The Government announced this week that it was starting a campaign called #VoteyMcVoteFace based on the now famous #BoatMcBoatFace debacle. Their plan was to make the hashtag go viral and convince 18-25-year-olds to register for the upcoming EU referendum.
Unsurprisingly it failed.
I say unsurprisingly because nothing is guaranteed to go viral. I doubt anyone thought #BoatyMcBoatFace would ever go viral but it did.
Whereas #VoteyMcVoteFace, other than being in Private Eye, didn't gain any traction.
The Government made a naive mistake that we as digital marketers should all learn from.
The best way to reach an audience is to create long-term strategies based on helpful content as my colleague Sam wrote about Quality Content Creation last week.
This will make your reach go further as your audience will feel the value of your content for weeks.
Compare that to going viral which has a very short lifespan.

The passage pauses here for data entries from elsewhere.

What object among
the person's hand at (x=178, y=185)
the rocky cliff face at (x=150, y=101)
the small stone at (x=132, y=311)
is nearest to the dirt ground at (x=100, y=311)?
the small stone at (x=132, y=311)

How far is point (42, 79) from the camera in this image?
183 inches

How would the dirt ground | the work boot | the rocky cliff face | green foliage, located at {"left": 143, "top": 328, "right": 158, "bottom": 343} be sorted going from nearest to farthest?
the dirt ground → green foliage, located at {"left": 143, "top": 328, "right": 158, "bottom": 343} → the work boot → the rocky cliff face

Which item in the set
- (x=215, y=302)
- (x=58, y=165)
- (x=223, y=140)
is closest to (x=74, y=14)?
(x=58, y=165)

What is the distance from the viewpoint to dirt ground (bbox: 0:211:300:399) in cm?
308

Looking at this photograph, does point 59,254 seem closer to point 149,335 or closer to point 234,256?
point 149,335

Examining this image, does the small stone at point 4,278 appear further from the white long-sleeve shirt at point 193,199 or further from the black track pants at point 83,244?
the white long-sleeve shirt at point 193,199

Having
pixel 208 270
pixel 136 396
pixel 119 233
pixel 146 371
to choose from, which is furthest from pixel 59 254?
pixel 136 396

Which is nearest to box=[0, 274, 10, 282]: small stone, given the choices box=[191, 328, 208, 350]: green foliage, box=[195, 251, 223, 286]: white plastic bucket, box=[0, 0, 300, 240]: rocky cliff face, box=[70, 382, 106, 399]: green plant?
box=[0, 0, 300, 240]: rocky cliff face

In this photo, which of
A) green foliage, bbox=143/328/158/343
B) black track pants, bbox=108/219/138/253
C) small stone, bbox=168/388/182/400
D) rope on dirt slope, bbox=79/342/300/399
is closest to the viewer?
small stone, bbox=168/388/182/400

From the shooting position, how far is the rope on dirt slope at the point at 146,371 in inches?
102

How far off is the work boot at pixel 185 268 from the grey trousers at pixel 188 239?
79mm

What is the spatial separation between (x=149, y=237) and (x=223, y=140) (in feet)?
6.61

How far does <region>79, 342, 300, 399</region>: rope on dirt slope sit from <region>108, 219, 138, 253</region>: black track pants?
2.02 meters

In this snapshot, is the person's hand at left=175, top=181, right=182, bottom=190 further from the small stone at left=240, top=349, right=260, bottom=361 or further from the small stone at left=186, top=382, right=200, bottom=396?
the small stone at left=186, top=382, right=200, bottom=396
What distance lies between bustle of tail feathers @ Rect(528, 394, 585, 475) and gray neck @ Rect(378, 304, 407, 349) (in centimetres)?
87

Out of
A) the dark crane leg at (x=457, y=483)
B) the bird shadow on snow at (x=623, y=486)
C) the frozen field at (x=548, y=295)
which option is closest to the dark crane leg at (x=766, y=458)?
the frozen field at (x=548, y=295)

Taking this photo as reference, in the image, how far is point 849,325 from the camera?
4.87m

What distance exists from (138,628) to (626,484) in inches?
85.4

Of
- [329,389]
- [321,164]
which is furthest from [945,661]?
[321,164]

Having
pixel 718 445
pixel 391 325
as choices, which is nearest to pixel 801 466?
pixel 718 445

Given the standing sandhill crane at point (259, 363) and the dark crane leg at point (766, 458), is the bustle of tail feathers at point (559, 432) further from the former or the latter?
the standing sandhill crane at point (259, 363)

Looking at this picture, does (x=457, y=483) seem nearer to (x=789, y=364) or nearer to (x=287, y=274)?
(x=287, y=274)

The government's expectation to reach all 18-25-year-olds over a few hours via a viral post is ineffective.
As digital marketers, we often hear that going viral will reach a large audience but if the audience has no interest in your product or doesn’t match your buyer persona they are literally worthless.
You’ll get better results by creating great engaging content regularly which builds trust and your reputation.
Also, being digital marketers we need to justify our role within our companies, the best way to do this is through ROI but Adobe's research shows that 52% of marketers cite difficulties in accurately measuring ROI as their biggest source of frustration in social marketing.
Don’t get me wrong; if something goes viral it has the potential to be very good for you but its like trying to score a wonder goal in football when a simple scrappy goal is worth just as much.
Going viral doesn't help your business as much as it is believed.
If you’re trying to go viral you’re trying too hard.
Taking inspiration from a vote which went horribly wrong is probably not the best strategy, but Griffiths forged ahead with a pitch that encouraged potential voters to take selfies with the hashtag #VoteyMcVoteFace. She told The Telegraph: "I came up with the idea for #VoteyMcVoteface two weeks ago at the government meeting, as we were trying to think of ways to raise awareness quickly for young people to register. Spreading a message at that short notice has to be something could go viral, get people talking, and raise awareness that over half of under 35 year olds have said they’re not sure if they’ll vote on the 23rd June. "In order to go viral quickly I realised that it had to be tongue-in-cheek, irreverent and a lighthearted message to share.